REPUBLIKA.CO.ID, JAKARTA -- Masyarakat di Kabupaten Poso, Sulawesi Tengah tak menghendaki penerjunan personel perang ke wilayahnya. Terlebih, penerjunan pasukan dimaksudkan untuk penindakan kelompok radikalisme. Politikus di DPR RI daerah pemilihan (Dapil) Sulawesi Tengah, Muhidin Mohamad Said mengatakan, masyarakat di sana takut kalau nantinya Poso kembali jadi zona militer.
"Jangan sampai nanti terjadi lagi seperti yang dulu-dulu. Masyarakat di sana (Poso) sudah tenteram. Kami minta, jangan lah dijadikan daerah operasi militer seperti dulu lagi," kata dia saat dihubungi, Rabu (18/3).
Mantan pengajar ilmu sosial dan politik di Universitas Tadulako itu menyebut, memang di Poso masih sering terjadi kerawanan keamanan. Kata dia, banyak kabar terjadi gangguan keamanan, seperti penembakan, bahkan penemuan-penemuan mayat.
Namun kabar kengerian itu, sambungnya, tak terang ujung dan pangkalnya. Kepolisian setempat, kata dia, tak jelas mengabarkan soal apa sebab kekerasan tersebut. Media pun, menurut dia, simpang siur mengabarkan. Isu mengenai kelompok ISIS di Poso pun dinilai masih sumir.

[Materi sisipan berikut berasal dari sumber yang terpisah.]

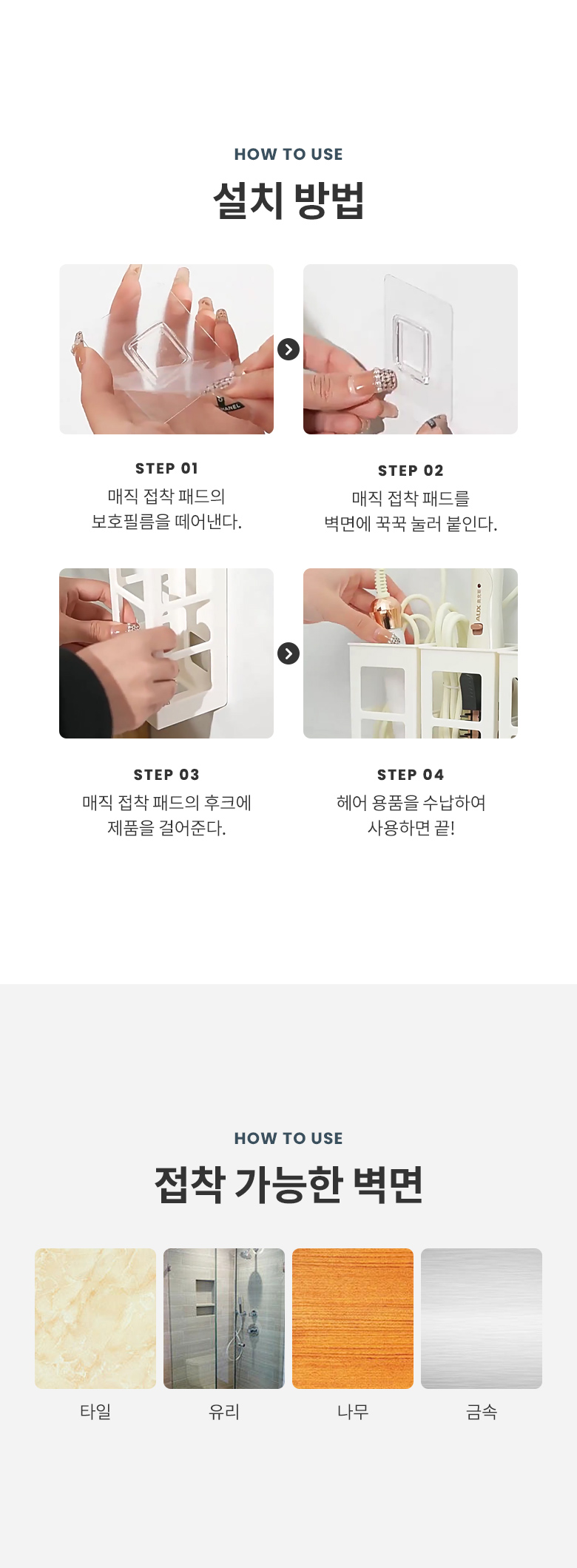 HOW TO USE

설치 방법

STEP 01
매직 접착 패드의
보호필름을 떼어낸다.

STEP 02
매직 접착 패드를
벽면에 꾹꾹 눌러 붙인다.

STEP 03
매직 접착 패드의 후크에
제품을 걸어준다.

STEP 04
헤어 용품을 수납하여
사용하면 끝!

HOW TO USE

접착 가능한 벽면

타일

유리

나무

금속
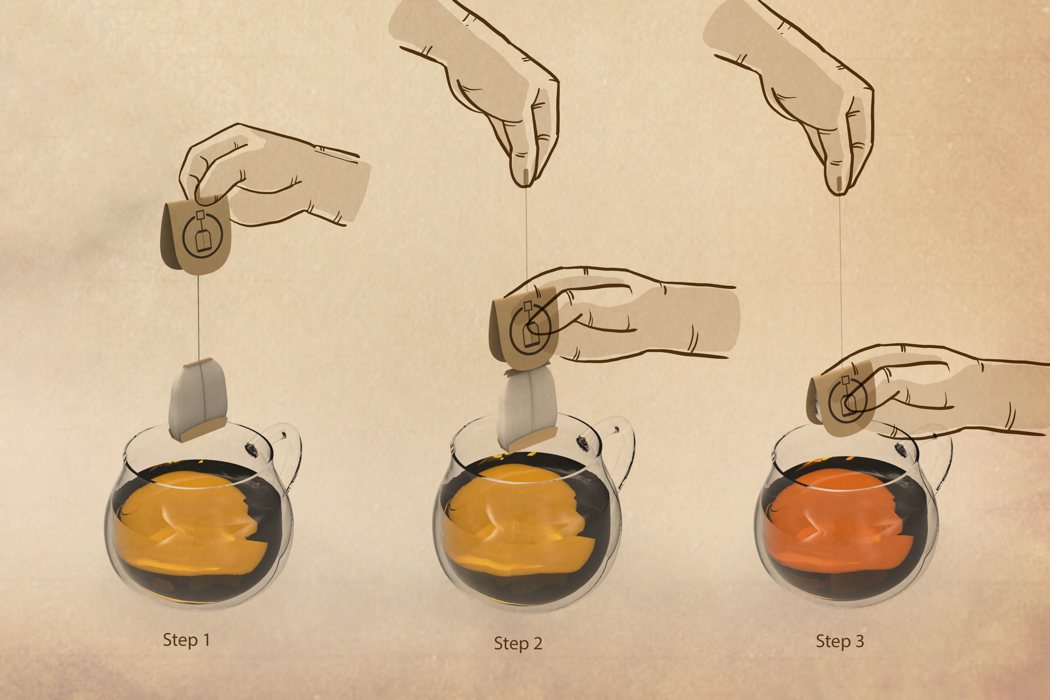 Step 1

Step 2

Step 3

Menteri Kordinator Bidang Politiki, Hukum dan Keamanan (Menkopolhukam), Tedjo Edhy Purdjianto, Selasa (17/3), memastikan, Mabes TNI akan mengirim sebanyak 2.000 personel perang dari tiga matra angkatan bersenjata ke Poso. Pasukan tersebut terdiri dari, Kopassus dan Kostrad (TNI AD), Marinir dan Kopaska (TNI AL), serta Kopaskhas (TNI AU).
Pengiriman pasukan tempur tersebut terkait dengan rencana latihan perang Pasukan Pemukul Reaksi Cepat (PPRC) yang bakal digelar selama satu bulan, sejak 22 Maret mendatang. Dikatakan Tedjo, dipilihnya Poso terkait dengan gelaran internasional Sail Tomini, September nanti.
Alasan lain, kata dia, karena adanya gangguan keamanan yang dilakukan gerombolan radikal. Jenderal Moeldoko, pernah menyampaikan serupa. Kata dia, dipilihnya Poso sebagai lokasi latihan perang ada terkait dengan bercokolnya ISIS di sana.